= STATED GOAL =
Reproduce verbatim the portion of the records below that runs from the line containing "Is tree trunk" up to and including the line containing "98 centimetres". Write out only those lines.

= SUPPLIED RECORDS =
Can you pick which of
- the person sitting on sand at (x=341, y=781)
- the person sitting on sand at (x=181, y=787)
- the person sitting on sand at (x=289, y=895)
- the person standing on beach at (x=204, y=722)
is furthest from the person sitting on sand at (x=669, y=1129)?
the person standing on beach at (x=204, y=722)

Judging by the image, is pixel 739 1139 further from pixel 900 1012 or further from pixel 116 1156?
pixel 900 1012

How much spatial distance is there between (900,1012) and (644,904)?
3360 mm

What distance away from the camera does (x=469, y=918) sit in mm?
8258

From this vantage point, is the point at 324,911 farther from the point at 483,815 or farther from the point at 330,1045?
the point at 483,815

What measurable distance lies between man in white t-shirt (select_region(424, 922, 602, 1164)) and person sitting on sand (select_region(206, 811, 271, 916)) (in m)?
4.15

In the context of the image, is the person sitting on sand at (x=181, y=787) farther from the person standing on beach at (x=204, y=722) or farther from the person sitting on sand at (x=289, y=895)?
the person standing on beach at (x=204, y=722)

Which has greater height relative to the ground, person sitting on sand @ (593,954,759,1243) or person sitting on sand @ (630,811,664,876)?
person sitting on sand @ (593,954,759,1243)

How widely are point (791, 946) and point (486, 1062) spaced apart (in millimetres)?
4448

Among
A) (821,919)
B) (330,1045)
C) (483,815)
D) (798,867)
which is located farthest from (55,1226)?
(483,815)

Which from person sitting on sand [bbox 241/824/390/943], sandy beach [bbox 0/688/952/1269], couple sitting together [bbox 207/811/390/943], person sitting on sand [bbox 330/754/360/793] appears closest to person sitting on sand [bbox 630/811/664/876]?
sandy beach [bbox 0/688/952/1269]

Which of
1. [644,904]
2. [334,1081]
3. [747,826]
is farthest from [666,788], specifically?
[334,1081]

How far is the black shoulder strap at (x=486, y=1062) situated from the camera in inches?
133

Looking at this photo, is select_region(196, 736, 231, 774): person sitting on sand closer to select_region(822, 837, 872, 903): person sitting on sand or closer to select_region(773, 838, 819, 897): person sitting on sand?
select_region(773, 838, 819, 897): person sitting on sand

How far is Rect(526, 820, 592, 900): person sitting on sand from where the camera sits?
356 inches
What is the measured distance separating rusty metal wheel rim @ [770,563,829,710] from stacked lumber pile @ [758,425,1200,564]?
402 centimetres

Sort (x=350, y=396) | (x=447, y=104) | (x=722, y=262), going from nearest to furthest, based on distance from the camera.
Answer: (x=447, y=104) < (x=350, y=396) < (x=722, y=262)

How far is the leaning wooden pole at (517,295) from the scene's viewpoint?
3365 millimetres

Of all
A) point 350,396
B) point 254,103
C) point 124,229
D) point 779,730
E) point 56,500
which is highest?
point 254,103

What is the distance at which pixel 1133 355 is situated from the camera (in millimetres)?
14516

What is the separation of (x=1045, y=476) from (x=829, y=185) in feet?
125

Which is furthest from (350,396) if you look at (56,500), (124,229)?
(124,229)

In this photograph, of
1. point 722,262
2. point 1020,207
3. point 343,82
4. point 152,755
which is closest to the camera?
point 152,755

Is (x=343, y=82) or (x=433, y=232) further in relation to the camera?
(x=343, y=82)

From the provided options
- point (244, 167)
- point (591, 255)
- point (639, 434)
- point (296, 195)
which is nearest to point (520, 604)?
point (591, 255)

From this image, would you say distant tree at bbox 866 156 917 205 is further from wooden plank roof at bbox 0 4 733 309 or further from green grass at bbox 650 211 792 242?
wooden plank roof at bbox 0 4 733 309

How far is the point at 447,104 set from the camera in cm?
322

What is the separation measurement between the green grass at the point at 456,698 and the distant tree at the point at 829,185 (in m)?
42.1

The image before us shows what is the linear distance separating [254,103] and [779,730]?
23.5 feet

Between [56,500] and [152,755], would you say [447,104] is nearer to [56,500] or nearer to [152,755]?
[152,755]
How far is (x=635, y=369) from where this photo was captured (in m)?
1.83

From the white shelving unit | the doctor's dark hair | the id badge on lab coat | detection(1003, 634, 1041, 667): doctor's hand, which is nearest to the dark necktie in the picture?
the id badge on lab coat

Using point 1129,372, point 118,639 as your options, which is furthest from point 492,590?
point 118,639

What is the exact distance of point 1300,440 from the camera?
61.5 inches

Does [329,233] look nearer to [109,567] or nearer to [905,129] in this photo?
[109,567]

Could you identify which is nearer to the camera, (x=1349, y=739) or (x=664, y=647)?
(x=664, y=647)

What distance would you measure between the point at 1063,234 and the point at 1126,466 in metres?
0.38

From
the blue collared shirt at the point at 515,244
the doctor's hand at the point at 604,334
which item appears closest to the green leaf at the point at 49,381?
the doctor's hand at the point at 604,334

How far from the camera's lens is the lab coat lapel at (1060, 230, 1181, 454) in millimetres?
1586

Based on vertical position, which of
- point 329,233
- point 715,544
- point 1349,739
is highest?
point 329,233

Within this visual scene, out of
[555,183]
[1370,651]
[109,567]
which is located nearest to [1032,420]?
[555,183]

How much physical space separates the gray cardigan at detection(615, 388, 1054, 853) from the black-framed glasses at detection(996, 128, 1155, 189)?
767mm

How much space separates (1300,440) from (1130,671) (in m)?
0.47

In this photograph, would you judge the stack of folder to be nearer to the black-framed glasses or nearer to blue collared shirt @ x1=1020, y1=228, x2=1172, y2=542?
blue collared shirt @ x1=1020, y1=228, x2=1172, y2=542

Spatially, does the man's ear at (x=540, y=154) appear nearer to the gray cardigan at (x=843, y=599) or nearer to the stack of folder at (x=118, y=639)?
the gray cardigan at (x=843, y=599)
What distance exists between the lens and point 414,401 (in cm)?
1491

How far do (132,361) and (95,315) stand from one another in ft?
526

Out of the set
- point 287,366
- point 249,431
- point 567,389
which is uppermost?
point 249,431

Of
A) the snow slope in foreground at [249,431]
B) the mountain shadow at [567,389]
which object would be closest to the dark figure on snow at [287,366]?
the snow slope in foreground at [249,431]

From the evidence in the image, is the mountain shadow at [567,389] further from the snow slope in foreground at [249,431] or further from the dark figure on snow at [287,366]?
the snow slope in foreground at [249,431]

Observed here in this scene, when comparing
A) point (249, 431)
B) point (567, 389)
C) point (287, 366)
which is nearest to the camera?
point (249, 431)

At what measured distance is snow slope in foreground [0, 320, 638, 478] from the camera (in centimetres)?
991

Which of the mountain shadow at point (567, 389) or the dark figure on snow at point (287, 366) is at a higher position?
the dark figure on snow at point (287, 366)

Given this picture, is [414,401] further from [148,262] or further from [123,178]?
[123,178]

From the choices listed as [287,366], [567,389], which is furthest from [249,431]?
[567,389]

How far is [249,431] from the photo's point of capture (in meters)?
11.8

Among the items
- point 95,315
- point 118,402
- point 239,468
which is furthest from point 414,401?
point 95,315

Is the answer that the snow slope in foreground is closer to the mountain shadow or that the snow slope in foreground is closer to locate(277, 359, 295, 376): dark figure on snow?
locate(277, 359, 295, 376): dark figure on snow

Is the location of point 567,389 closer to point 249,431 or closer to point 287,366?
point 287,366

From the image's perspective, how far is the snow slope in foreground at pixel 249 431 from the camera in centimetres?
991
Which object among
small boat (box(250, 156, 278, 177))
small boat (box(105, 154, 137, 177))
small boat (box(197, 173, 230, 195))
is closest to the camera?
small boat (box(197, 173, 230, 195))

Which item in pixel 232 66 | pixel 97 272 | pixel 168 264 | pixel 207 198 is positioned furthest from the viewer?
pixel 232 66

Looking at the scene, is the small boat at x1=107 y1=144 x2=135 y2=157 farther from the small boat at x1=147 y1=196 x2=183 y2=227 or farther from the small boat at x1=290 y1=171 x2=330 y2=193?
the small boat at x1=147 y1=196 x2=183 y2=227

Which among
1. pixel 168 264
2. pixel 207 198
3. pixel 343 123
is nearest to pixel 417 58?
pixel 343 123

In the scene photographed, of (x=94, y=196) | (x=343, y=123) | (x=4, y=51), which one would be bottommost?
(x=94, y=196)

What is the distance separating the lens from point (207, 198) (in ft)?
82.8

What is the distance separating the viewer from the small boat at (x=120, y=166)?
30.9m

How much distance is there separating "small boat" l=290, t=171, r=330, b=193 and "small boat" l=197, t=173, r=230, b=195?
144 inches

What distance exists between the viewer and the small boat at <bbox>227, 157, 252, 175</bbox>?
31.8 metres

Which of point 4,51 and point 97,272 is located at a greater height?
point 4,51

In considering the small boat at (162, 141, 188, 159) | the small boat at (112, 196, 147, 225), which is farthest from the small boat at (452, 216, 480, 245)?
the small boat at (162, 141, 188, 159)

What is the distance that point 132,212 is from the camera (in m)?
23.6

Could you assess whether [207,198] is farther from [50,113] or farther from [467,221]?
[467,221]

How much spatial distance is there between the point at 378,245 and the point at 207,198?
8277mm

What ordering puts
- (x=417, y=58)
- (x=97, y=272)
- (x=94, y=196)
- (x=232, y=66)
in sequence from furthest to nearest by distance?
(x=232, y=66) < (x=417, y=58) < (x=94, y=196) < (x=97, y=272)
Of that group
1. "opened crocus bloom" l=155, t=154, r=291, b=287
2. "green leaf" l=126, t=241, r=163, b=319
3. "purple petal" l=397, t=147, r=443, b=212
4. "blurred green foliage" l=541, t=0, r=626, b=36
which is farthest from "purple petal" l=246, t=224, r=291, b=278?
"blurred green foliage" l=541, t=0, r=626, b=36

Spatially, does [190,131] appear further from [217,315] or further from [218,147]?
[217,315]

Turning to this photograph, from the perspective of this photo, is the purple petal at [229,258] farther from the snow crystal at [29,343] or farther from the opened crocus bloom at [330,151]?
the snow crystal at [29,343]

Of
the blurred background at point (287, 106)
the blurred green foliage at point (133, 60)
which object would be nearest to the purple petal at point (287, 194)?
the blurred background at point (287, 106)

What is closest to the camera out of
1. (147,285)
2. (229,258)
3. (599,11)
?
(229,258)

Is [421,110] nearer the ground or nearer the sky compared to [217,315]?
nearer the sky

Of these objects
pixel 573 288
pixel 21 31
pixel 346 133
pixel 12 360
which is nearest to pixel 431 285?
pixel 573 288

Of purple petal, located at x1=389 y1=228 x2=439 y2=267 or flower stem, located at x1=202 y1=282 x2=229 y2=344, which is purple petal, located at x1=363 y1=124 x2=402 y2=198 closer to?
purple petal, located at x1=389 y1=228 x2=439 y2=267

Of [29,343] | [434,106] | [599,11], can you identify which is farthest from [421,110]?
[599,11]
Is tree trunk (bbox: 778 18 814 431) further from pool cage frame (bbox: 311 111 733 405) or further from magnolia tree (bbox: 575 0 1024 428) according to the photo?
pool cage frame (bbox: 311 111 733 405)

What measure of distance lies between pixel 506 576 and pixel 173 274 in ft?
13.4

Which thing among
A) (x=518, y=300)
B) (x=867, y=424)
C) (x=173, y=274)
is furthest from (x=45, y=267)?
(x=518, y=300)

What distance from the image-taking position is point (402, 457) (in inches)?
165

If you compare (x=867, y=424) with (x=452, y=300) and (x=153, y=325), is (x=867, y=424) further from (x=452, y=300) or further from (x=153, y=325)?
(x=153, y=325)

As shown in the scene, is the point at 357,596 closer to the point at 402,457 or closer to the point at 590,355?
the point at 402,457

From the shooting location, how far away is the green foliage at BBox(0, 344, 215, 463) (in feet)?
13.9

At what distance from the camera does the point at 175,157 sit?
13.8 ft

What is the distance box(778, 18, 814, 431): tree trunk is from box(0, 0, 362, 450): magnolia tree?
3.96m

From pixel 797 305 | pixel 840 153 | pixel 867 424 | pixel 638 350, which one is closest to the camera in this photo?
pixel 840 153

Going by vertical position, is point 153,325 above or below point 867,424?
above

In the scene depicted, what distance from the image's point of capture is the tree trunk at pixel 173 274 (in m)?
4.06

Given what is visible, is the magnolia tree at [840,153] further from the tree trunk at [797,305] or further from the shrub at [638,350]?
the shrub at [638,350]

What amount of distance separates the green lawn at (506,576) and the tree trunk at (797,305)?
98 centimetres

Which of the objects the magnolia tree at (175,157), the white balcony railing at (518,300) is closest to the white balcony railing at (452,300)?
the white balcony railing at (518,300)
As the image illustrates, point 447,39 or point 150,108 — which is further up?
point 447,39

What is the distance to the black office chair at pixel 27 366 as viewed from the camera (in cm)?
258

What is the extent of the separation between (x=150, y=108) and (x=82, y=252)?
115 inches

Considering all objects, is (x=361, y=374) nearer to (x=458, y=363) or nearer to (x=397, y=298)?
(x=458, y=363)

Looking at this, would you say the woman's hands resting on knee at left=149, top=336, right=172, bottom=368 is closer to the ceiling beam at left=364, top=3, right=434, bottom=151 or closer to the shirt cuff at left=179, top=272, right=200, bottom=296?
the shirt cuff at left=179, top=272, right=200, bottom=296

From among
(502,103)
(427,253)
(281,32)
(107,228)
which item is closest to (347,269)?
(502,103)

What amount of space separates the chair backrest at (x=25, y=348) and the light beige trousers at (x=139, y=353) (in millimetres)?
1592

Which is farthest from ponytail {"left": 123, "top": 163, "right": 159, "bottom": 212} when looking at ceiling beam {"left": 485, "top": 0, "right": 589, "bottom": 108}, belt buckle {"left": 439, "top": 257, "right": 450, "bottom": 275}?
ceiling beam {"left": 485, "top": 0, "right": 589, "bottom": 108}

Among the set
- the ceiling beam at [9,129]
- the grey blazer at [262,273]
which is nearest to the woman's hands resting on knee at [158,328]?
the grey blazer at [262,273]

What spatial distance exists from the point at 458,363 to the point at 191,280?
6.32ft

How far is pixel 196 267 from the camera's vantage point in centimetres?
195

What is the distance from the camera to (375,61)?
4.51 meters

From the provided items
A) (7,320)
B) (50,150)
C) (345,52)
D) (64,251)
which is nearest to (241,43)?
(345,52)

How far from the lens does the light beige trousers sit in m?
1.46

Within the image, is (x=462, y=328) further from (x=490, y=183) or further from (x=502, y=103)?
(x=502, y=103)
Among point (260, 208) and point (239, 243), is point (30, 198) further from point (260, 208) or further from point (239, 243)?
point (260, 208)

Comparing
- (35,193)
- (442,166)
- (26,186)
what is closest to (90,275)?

= EXPECTED OUTPUT =
Is tree trunk (bbox: 778 18 814 431) further from pool cage frame (bbox: 311 111 733 405) or further from magnolia tree (bbox: 575 0 1024 428) according to the photo?
pool cage frame (bbox: 311 111 733 405)

What measure of distance lies between pixel 506 576 and pixel 173 274 in ft?
13.4

Which thing among
A) (x=518, y=300)
B) (x=867, y=424)
C) (x=173, y=274)
is furthest from (x=45, y=267)?
(x=518, y=300)

What distance from the image-taking position is point (402, 457) (in inches)?
165

If you compare (x=867, y=424) with (x=452, y=300) and (x=153, y=325), is (x=867, y=424) further from (x=452, y=300) or further from (x=153, y=325)?
(x=153, y=325)

As shown in the scene, is the point at 357,596 closer to the point at 402,457 or closer to the point at 590,355?
the point at 402,457

From the shooting location, how far away is the green foliage at BBox(0, 344, 215, 463) (in feet)?
13.9

At what distance from the camera does the point at 175,157 sit?
13.8 ft

What is the distance box(778, 18, 814, 431): tree trunk is from box(0, 0, 362, 450): magnolia tree?
3.96m

From pixel 797 305 | pixel 840 153 | pixel 867 424 | pixel 638 350, which one is closest to the camera in this photo?
pixel 840 153

Going by vertical position, is point 153,325 above or below point 867,424?
above

In the scene depicted, what distance from the image's point of capture is the tree trunk at pixel 173 274 (in m)?
4.06

Given what is visible, is the magnolia tree at [840,153] further from the tree trunk at [797,305] or further from the shrub at [638,350]?
the shrub at [638,350]

What amount of distance separates the green lawn at (506,576) and the tree trunk at (797,305)?
98 centimetres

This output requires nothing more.